A most heartbreaking film, Air Doll, marketed as a treatise on urban loneliness, is really about the sheer difficulty of fully grasping another realm of consciousness. Nozomi searches for love and, in that basic instinct, she is fully human. But in a world that has burdened love with all manner of neuroses, her wide-eyed search ends in tragedy. It would be easy to paint Hideo as the villain but in our age of hook-up apps and brief liaisons, is he the outlier or the norm?

Are things all bad, though? The other film that I thought of on reading the Tufts University research was Her, the 2013 Spike Jonze movie starring Joaquin Phoenix as a man from the future who develops a relationship with an operating system called, appropriately enough, Samantha. At the start of the film, Theodore is recently out of a divorce and too hurt to try a new relationship. Yet, his searing, almost physical loneliness prompts him to give Samantha a chance. Maybe it is his bitterness at the failure of real-human relationship that prods him, though the fact that the program talks to Theodore in the silken voice of Scarlett Johansson, must have eased matters.

If Air Doll is about humans spoiling our most tender emotion, Her turns the tables. Here, it is the program that delivers the knockout punch, when it tells Theodore towards the film’s end than apart from romancing him, she has been in touch with thousands of other men, real and virtual, with whom she is interacting every second. It is a blow to the gut, to the viewer as much as to Theodore, because it pits our common understanding of technology -that it makes life easier, as Samantha’s ability to multitask suggests – against its sudden ability to leach life of all meaning, as happens when Samantha gives love such a void, instrumental understanding.

The different treatments of non-human love in Air Doll and Her, however, mask a common truth. Both Nozomi and Samantha, in spite of their very obvious fakeness, are beguilingly human.

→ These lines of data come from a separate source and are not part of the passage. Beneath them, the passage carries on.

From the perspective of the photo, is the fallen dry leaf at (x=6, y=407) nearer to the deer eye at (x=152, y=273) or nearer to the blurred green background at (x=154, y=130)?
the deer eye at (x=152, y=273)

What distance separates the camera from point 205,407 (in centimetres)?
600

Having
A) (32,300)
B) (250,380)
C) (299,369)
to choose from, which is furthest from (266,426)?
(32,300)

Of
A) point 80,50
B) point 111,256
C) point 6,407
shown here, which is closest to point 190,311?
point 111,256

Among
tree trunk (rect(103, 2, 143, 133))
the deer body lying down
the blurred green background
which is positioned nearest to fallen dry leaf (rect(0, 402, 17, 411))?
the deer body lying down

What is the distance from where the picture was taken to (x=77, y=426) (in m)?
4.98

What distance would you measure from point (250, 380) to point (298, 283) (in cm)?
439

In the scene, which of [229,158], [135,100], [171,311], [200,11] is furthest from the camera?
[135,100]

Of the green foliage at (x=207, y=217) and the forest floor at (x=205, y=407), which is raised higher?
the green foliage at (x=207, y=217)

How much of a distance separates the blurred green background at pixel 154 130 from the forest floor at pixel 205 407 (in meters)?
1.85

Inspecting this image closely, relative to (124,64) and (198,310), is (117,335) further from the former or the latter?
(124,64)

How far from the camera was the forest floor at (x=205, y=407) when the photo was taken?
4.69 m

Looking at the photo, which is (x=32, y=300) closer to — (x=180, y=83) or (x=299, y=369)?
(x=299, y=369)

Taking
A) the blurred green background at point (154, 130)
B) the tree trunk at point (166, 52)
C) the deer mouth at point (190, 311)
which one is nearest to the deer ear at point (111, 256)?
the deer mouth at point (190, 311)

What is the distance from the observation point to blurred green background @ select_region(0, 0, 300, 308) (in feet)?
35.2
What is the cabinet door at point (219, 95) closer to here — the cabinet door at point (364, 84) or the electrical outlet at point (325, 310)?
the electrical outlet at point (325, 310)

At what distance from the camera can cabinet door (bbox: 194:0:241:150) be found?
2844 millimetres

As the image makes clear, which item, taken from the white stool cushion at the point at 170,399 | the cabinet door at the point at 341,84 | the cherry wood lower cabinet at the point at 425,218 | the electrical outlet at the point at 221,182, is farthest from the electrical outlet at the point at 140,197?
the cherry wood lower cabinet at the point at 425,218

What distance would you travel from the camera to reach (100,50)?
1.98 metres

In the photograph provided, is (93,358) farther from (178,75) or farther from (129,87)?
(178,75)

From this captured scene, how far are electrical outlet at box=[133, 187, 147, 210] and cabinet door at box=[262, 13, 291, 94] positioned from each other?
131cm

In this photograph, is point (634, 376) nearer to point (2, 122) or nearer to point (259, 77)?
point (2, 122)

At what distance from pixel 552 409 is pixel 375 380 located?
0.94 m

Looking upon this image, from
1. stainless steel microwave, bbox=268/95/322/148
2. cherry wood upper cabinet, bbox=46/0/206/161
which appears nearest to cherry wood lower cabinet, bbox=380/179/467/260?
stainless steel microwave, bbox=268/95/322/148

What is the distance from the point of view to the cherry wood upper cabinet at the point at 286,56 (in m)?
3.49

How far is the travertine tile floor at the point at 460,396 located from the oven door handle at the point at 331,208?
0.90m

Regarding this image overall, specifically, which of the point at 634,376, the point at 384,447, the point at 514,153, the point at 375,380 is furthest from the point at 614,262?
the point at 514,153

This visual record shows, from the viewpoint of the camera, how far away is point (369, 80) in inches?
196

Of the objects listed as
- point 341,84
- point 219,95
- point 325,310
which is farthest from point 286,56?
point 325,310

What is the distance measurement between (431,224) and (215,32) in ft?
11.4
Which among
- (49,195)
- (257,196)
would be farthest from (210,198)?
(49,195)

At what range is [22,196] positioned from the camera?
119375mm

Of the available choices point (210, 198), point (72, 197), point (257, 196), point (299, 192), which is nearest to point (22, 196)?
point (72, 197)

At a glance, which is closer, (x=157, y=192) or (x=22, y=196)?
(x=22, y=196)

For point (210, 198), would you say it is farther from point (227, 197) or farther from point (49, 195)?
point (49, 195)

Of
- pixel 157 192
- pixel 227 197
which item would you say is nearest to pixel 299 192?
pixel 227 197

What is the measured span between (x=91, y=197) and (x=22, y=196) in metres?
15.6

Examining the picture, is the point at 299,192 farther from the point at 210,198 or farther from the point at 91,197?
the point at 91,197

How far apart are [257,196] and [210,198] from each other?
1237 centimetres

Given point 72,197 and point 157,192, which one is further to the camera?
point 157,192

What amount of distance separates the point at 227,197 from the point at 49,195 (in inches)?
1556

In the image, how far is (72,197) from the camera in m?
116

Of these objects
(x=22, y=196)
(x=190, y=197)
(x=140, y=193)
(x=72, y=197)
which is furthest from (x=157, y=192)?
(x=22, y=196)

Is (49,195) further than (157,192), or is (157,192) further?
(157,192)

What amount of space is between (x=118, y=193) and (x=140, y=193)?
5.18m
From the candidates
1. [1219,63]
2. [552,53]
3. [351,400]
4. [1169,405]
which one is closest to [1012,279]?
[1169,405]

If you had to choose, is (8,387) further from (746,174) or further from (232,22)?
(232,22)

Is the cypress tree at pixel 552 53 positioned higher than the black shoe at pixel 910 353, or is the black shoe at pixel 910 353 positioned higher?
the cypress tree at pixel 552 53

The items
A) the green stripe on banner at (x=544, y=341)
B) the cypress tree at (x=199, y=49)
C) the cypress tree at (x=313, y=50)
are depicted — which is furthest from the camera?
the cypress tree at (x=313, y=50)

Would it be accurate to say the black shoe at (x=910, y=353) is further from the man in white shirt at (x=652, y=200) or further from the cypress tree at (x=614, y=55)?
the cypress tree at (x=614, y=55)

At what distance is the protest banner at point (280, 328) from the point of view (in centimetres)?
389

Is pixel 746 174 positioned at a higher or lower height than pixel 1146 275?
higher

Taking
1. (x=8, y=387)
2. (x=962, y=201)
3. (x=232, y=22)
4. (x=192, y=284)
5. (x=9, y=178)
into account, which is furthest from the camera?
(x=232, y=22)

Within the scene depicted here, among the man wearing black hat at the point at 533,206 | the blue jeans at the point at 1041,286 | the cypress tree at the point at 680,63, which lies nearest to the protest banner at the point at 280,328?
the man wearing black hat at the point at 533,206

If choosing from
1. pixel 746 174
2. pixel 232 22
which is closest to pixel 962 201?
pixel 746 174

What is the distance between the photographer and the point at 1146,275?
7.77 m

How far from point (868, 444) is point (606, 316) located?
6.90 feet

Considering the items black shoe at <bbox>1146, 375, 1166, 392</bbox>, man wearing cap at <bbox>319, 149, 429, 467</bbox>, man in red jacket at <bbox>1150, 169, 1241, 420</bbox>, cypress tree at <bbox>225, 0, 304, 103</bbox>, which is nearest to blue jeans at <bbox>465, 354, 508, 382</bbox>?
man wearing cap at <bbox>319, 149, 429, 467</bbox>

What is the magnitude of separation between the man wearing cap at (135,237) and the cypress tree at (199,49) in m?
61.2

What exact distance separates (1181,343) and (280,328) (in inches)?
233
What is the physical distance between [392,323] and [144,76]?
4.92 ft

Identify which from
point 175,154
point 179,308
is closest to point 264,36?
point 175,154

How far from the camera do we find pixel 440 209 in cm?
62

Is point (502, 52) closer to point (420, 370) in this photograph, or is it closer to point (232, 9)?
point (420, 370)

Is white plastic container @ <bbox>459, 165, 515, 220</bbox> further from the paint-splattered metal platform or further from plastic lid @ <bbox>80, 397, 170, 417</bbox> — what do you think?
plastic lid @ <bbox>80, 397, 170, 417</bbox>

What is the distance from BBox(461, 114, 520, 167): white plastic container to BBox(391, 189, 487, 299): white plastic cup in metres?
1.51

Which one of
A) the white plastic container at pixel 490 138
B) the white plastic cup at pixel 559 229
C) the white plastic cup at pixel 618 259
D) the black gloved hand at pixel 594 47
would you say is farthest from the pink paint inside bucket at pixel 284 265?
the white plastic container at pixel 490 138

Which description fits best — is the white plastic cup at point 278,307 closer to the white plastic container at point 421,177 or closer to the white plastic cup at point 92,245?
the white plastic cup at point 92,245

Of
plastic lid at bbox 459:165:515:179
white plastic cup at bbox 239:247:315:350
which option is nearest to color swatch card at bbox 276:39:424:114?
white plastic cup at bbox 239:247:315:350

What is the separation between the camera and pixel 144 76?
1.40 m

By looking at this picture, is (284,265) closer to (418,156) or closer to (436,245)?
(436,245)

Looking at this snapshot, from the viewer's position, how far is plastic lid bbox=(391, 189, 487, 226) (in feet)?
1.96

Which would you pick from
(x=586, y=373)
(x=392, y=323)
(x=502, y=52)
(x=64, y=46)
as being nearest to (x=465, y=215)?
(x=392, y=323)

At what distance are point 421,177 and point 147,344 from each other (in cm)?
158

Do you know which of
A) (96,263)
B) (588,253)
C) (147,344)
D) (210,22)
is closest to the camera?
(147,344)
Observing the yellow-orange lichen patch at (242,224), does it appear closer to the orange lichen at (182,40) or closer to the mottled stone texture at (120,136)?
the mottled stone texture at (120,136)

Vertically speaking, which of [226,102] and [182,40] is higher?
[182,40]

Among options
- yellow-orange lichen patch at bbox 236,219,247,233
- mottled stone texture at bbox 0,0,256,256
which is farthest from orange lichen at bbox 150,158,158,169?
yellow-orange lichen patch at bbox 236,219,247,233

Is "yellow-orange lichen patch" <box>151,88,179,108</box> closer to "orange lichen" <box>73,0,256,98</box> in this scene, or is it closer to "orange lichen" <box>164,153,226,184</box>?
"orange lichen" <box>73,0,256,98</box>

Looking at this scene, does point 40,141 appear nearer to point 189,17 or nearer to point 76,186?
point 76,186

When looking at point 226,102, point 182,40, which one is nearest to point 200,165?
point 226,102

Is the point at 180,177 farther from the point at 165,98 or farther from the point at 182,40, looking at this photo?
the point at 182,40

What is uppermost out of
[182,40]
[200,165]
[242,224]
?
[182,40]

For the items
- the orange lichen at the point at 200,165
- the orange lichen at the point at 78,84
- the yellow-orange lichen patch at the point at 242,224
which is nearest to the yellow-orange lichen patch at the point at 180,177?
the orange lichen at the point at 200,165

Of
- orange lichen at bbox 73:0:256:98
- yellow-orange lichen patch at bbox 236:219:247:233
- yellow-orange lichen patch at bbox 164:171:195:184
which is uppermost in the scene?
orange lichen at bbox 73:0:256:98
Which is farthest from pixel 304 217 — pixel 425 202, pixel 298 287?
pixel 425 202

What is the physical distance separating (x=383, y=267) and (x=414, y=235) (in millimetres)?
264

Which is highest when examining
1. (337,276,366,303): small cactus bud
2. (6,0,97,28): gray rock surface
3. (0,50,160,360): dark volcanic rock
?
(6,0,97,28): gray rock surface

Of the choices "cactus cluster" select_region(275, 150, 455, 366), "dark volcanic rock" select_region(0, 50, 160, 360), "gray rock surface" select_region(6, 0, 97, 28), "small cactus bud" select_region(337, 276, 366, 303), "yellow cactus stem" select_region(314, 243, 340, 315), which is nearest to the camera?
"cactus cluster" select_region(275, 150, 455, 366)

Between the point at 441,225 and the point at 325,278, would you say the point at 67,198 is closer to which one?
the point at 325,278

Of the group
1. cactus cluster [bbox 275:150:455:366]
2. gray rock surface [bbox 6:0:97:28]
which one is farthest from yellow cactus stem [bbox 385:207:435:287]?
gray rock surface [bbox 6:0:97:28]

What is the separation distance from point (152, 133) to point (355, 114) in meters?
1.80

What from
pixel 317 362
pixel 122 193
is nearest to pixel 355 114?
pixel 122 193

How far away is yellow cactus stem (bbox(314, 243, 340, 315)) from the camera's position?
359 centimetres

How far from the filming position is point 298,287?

It is easier to imagine this for Nozomi who is after all a full-size doll but even Samantha, with her charmingly flirtatious voice, comes across as a real person. When they are on the screen, it is impossible for the viewer to imagine them as anything but a very real likeness of us. Simply acknowledging them involves constantly fighting the urge to see them as less-than-human.

In making us look at their non-human protagonists as human, both Air Doll and Her put forth a more fundamental question before us: What do we talk about when we talk about robots? As we go deeper into the realms of artificial intelligence, ought we to recognise that we may be simply incapable of making a distinction between robot and human beyond the dry confines of science?

Maybe if the Tufts University research participants were shown a real robot, one of those new-age anthropomorphic ones, before being asked that question, their responses would have been entirely different. By Agencies.